_DO THIS_:
Print the entries verbatim, leaving out the images they contain.

Records of scene-based questions
....
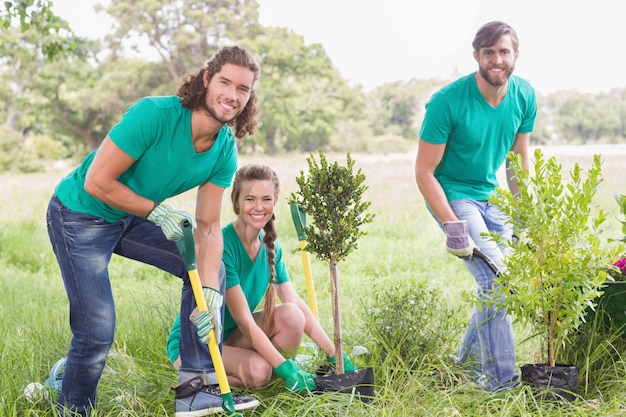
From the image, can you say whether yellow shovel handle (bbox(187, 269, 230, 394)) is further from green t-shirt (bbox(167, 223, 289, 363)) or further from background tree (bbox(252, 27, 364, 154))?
background tree (bbox(252, 27, 364, 154))

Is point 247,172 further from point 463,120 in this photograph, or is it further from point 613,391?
point 613,391

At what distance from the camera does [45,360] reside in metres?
3.73

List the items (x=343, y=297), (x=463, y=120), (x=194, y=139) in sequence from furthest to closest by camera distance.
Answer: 1. (x=343, y=297)
2. (x=463, y=120)
3. (x=194, y=139)

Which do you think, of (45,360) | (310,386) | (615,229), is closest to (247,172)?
(310,386)

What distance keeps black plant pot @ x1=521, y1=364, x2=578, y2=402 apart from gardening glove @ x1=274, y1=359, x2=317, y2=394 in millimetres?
938

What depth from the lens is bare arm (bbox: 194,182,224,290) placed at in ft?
9.77

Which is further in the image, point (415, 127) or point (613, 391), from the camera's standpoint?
point (415, 127)

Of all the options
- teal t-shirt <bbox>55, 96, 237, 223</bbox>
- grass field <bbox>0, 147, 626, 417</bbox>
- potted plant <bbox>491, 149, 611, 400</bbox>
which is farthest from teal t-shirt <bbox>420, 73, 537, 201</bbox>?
teal t-shirt <bbox>55, 96, 237, 223</bbox>

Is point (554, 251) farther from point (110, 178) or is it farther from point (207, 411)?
point (110, 178)

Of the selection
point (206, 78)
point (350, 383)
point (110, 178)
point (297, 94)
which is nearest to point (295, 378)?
point (350, 383)

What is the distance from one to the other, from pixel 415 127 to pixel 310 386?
1016 inches

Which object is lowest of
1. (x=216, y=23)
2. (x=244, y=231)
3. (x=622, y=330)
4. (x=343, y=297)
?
(x=343, y=297)

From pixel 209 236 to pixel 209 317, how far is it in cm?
39

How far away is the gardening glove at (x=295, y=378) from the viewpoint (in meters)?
3.02
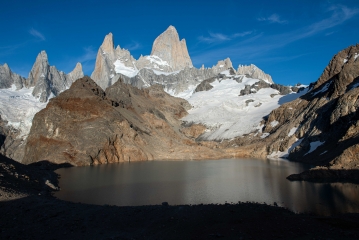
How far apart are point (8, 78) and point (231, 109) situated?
12490 cm

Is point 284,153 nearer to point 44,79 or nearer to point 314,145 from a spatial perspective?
point 314,145

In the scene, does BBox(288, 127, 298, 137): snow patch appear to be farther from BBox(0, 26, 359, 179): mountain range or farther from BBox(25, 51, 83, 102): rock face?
BBox(25, 51, 83, 102): rock face

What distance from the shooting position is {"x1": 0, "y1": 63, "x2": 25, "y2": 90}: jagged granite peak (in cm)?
16498

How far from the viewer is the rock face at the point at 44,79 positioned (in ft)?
544

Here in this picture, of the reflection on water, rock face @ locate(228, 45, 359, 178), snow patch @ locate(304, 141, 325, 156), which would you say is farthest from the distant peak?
the reflection on water

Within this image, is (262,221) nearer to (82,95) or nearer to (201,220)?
(201,220)

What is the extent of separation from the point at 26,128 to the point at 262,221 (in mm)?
131038

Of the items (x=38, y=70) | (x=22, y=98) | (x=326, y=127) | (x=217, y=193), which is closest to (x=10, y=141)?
(x=22, y=98)

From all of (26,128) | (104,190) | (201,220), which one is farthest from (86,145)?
(26,128)

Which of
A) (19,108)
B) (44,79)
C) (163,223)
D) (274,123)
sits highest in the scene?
(44,79)

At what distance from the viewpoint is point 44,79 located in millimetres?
172750

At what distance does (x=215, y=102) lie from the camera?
167000mm

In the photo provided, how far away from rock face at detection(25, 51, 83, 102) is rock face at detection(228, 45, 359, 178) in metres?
124

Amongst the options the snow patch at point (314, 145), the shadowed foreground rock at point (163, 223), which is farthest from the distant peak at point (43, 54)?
the shadowed foreground rock at point (163, 223)
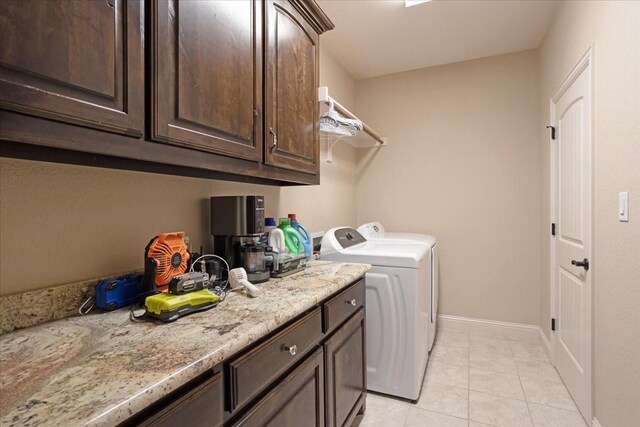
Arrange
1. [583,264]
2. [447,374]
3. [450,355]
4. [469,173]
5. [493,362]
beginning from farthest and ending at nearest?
[469,173] < [450,355] < [493,362] < [447,374] < [583,264]

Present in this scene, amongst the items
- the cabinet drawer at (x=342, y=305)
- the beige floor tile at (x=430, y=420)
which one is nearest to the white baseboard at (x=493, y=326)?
→ the beige floor tile at (x=430, y=420)

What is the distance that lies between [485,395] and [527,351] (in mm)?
913

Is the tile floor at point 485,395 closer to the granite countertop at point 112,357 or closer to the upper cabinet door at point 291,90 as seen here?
the granite countertop at point 112,357

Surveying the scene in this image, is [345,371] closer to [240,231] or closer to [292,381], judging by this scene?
[292,381]

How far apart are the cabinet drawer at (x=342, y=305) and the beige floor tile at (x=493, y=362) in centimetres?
138

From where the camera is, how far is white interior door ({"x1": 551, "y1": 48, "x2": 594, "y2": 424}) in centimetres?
175

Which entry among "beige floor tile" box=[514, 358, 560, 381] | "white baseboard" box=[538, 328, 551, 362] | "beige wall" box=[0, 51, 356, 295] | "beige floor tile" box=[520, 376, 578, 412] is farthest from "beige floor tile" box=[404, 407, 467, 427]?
"beige wall" box=[0, 51, 356, 295]

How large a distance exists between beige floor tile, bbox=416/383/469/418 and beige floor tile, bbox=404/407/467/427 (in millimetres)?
41

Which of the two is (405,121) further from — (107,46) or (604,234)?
(107,46)

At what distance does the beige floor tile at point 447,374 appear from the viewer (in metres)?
2.21

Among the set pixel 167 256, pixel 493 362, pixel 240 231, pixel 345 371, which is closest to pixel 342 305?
pixel 345 371

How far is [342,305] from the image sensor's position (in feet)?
4.85

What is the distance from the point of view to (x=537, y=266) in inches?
113

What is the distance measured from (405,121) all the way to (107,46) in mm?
2991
....
_EXERCISE RESPONSE_:
From the image, can you say whether yellow shovel handle (bbox(187, 269, 230, 394)) is further from green t-shirt (bbox(167, 223, 289, 363)) or further from background tree (bbox(252, 27, 364, 154))?
background tree (bbox(252, 27, 364, 154))

Is point 247,172 further from point 463,120 in this photograph, or is it further from point 613,391?
point 613,391

At what distance from the camera does [45,360] reside in metres?
3.73

List the items (x=343, y=297), (x=463, y=120), (x=194, y=139) in sequence from furthest to closest by camera distance.
Answer: 1. (x=343, y=297)
2. (x=463, y=120)
3. (x=194, y=139)

Which do you think, of (45,360) | (310,386) | (615,229), is closest to (247,172)?
(310,386)

What distance keeps black plant pot @ x1=521, y1=364, x2=578, y2=402 apart from gardening glove @ x1=274, y1=359, x2=317, y2=394 in millimetres?
938

What depth from the lens is bare arm (bbox: 194,182,224,290) placed at in ft?
9.77

Which is further in the image, point (415, 127) or point (613, 391), from the camera's standpoint?
point (415, 127)

Of all the options
- teal t-shirt <bbox>55, 96, 237, 223</bbox>
- grass field <bbox>0, 147, 626, 417</bbox>
- potted plant <bbox>491, 149, 611, 400</bbox>
which is farthest from teal t-shirt <bbox>420, 73, 537, 201</bbox>?
teal t-shirt <bbox>55, 96, 237, 223</bbox>

Is point (554, 251) farther from point (110, 178) or is it farther from point (207, 411)?
point (110, 178)

Of the selection
point (206, 78)
point (350, 383)
point (110, 178)
point (297, 94)
which is nearest to point (295, 378)?
point (350, 383)

What is the distance from one to the other, from pixel 415 127 to pixel 310 386?
1016 inches

Which object is lowest of
1. (x=216, y=23)
2. (x=244, y=231)
3. (x=622, y=330)
4. (x=343, y=297)
?
(x=343, y=297)

From pixel 209 236 to pixel 209 317, how far is it in cm?
39

How far away is the gardening glove at (x=295, y=378) from the viewpoint (in meters)?
3.02
How far apart are point (8, 78) and point (231, 109) situated?
12490 cm

Is point 284,153 nearer to point 44,79 or nearer to point 314,145 from a spatial perspective?
point 314,145

In the scene, does BBox(288, 127, 298, 137): snow patch appear to be farther from BBox(0, 26, 359, 179): mountain range or farther from BBox(25, 51, 83, 102): rock face?
BBox(25, 51, 83, 102): rock face

What distance from the shooting position is {"x1": 0, "y1": 63, "x2": 25, "y2": 90}: jagged granite peak (in cm)?
16498

How far from the viewer is the rock face at the point at 44,79 positioned (in ft)?
544

Here in this picture, of the reflection on water, rock face @ locate(228, 45, 359, 178), snow patch @ locate(304, 141, 325, 156), which would you say is farthest from the distant peak?
the reflection on water

Within this image, is (262,221) nearer to (82,95) or nearer to (201,220)?
(201,220)

What is the extent of separation from the point at 26,128 to the point at 262,221 (in mm)?
131038

Of the items (x=38, y=70) | (x=22, y=98) | (x=326, y=127) | (x=217, y=193), which is closest to (x=10, y=141)?
(x=22, y=98)

From all of (26,128) | (104,190) | (201,220), which one is farthest from (86,145)?
(26,128)

Which of
A) (19,108)
B) (44,79)
C) (163,223)
D) (274,123)
sits highest in the scene?
(44,79)

At what distance from the viewpoint is point 44,79 located in millimetres?
172750

At what distance does (x=215, y=102) lie from the camera?
167000mm

In the photo provided, how far away from rock face at detection(25, 51, 83, 102) is rock face at detection(228, 45, 359, 178) in metres?
124

Amongst the options the snow patch at point (314, 145), the shadowed foreground rock at point (163, 223), which is farthest from the distant peak at point (43, 54)?
the shadowed foreground rock at point (163, 223)
Arrange
1. [583,264]
2. [447,374]
3. [450,355]
4. [469,173]
5. [493,362]
beginning from farthest and ending at nearest?
[469,173] < [450,355] < [493,362] < [447,374] < [583,264]

Present in this scene, amongst the items
- the cabinet drawer at (x=342, y=305)
- the beige floor tile at (x=430, y=420)
which one is nearest to the white baseboard at (x=493, y=326)?
→ the beige floor tile at (x=430, y=420)

What is the distance that lies between [485,395] and [527,351] (in mm)?
913

Is the tile floor at point 485,395 closer to the granite countertop at point 112,357 or closer to the upper cabinet door at point 291,90 as seen here?
the granite countertop at point 112,357

Surveying the scene in this image, is [345,371] closer to [240,231] or closer to [292,381], judging by this scene?
[292,381]

How far apart are the cabinet drawer at (x=342, y=305) and the beige floor tile at (x=493, y=362) in centimetres?
138

From where the camera is, how far is white interior door ({"x1": 551, "y1": 48, "x2": 594, "y2": 424}) in centimetres?
175

Which entry among "beige floor tile" box=[514, 358, 560, 381] | "white baseboard" box=[538, 328, 551, 362] | "beige wall" box=[0, 51, 356, 295] | "beige floor tile" box=[520, 376, 578, 412] is farthest from "beige floor tile" box=[404, 407, 467, 427]?
"beige wall" box=[0, 51, 356, 295]

How large a distance exists between beige floor tile, bbox=416/383/469/418 and beige floor tile, bbox=404/407/467/427 (in millimetres)?
41

Which of the two is (405,121) further from — (107,46) or (604,234)?
(107,46)

At what distance does the beige floor tile at point 447,374 appear from the viewer (in metres)?
2.21

Among the set pixel 167 256, pixel 493 362, pixel 240 231, pixel 345 371, which is closest to pixel 342 305?
pixel 345 371

How far is [342,305] from the image sensor's position (in feet)?
4.85

What is the distance from the point of view to (x=537, y=266) in inches?
113

What is the distance measured from (405,121) all the way to (107,46) in mm?
2991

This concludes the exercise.